Ohne den Zusammenhalt der Familie und die hervorragende Betreuung durch die Baufirma Stockinger sei das alles nicht möglich gewesen, ist er sich bewusst. Und am 17. 7. 2017 konnte die Herde der Ramstetters schließlich in ihren alten/neuen Stall einziehen.
Kühe nicht am Limit

Dass er mit seiner „Low-cost-Strategie“ in der Milcherzeugung heute auf rund 1000 kg Milch bei der durchschnittlichen Herdenleistung verzichtet, macht ihm nichts aus. „Schließlich ist auch der Aufwand viel geringer und die Kühe laufen nicht am Limit, was sich wiederum positiv auf die Tiergesundheit auswirkt“, betont Ramstetter.
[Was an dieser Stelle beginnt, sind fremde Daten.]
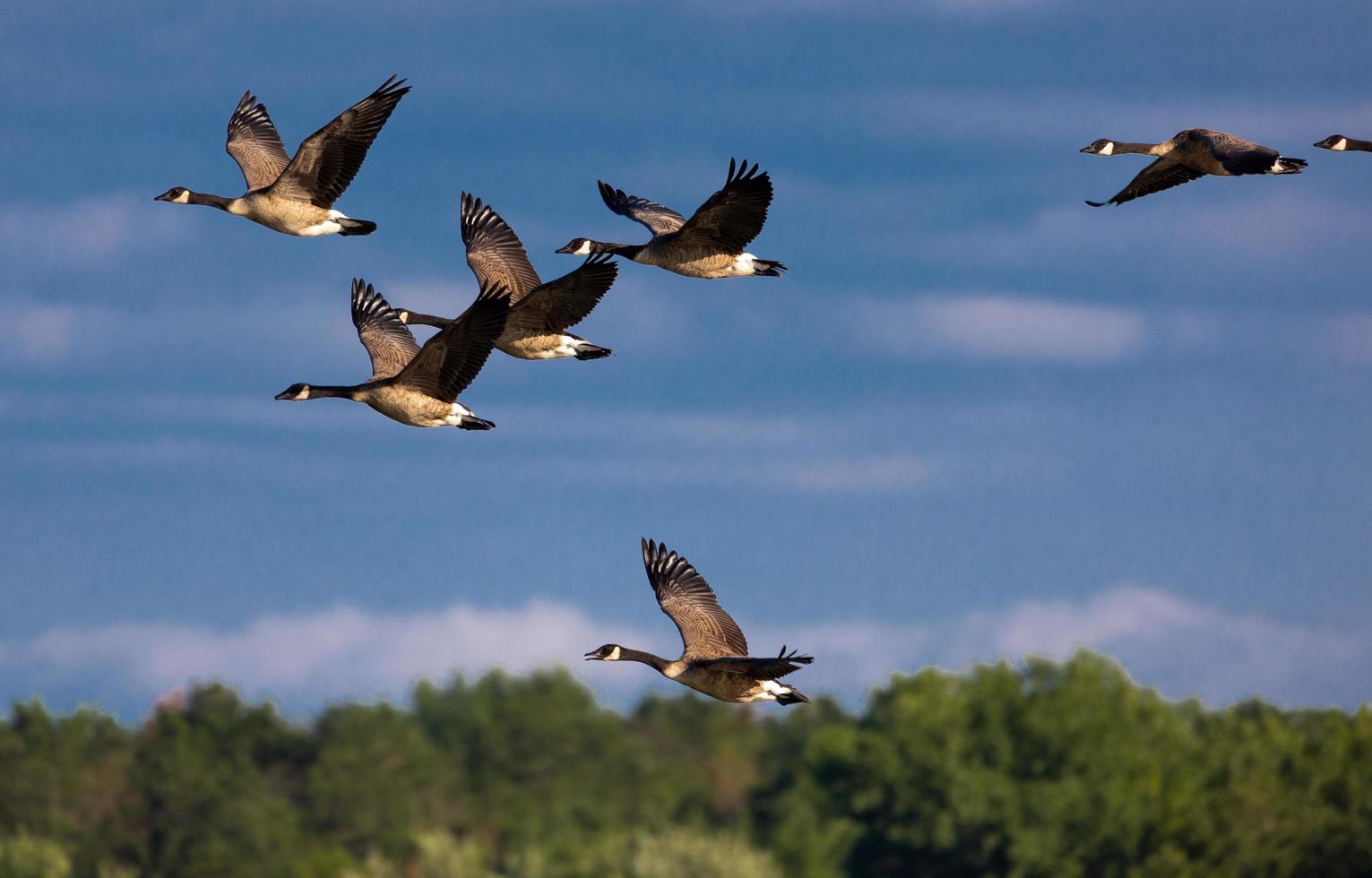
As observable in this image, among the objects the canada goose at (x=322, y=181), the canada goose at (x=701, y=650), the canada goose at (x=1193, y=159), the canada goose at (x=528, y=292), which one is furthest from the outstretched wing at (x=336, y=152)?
the canada goose at (x=1193, y=159)

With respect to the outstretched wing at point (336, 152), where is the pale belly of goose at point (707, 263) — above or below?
below

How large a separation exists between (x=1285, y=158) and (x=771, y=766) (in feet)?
308

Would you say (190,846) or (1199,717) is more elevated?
(1199,717)

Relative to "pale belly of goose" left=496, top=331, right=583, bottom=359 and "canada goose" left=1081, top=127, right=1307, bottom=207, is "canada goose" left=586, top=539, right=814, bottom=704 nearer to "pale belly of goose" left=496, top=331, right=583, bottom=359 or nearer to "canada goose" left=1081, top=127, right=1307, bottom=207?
"pale belly of goose" left=496, top=331, right=583, bottom=359

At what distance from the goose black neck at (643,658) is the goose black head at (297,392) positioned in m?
4.96

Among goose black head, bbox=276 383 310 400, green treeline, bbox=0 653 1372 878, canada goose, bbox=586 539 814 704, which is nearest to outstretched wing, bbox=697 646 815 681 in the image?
canada goose, bbox=586 539 814 704

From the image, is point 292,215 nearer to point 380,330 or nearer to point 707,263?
point 380,330

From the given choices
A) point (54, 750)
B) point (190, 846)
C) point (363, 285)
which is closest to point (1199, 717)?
point (190, 846)

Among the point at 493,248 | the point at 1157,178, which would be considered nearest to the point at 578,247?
→ the point at 493,248

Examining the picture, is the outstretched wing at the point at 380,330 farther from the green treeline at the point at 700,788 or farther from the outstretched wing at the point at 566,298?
the green treeline at the point at 700,788

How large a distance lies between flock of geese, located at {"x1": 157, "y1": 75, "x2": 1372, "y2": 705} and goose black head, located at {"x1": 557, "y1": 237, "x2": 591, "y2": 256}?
0.03 m

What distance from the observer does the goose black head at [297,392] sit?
25.3 m

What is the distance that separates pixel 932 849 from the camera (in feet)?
280

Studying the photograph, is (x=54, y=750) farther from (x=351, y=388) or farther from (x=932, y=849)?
(x=351, y=388)
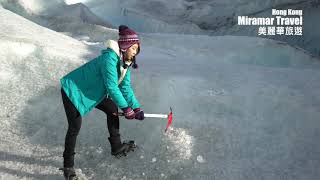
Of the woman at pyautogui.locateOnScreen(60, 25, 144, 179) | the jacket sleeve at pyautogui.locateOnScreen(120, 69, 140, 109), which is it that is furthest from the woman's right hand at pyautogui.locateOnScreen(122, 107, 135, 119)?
the jacket sleeve at pyautogui.locateOnScreen(120, 69, 140, 109)

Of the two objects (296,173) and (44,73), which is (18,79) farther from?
(296,173)

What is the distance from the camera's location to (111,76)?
13.6 feet

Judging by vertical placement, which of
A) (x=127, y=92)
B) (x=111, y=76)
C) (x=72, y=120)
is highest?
(x=111, y=76)

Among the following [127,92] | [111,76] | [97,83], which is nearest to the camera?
[111,76]

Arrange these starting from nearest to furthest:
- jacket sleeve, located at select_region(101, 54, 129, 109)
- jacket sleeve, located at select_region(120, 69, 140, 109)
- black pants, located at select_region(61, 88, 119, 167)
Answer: jacket sleeve, located at select_region(101, 54, 129, 109) → black pants, located at select_region(61, 88, 119, 167) → jacket sleeve, located at select_region(120, 69, 140, 109)

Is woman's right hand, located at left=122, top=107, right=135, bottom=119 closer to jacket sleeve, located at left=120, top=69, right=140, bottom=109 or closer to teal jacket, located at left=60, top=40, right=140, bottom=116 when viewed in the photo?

Besonders zufrieden ist er mit den seit jeher guten Inhaltsstoffen der Milch seiner Herde, mit 3,5 % Eiweiß und 4,3 % Fett (Herdenschnitt 2021 6400 kg Milch). „Außerdem schauen wir, dass wir mehr Wintermilch melken, denn das wirkt sich über den etwas höheren Auszahlungspreis wieder positiv auf die Wirtschaftlichkeit aus“, so der oberbayerische Milchviehhalter.
Eine Person schafft alles

Herzstück des neuen Stalls ist der einseitige Side-by-Side-Melkstand, der es ermöglicht, sieben Kühe auf einen Streich zu melken.
Er wurde sehr kompakt und nach den Ansprüchen effizienter Arbeitswirtschaft in das Gesamtkonzept integriert.
Die Kühe verlassen den Stand über den Schnellaustrieb direkt zum Laufgang hin und auch Einzeltiere können so schnell selektiert werden, wenn z. B. eine Brunst vorliegt.
Die Melktechnik ist mit Melkdauer-, Milchmengen- und Leitfähigkeitsmessung sowie einem Pulsstopp ausgestattet. So kann der Melker selbst entscheiden, ob die Maschine nochmal eingeschalten werden muss oder er das Melkzeug abnimmt.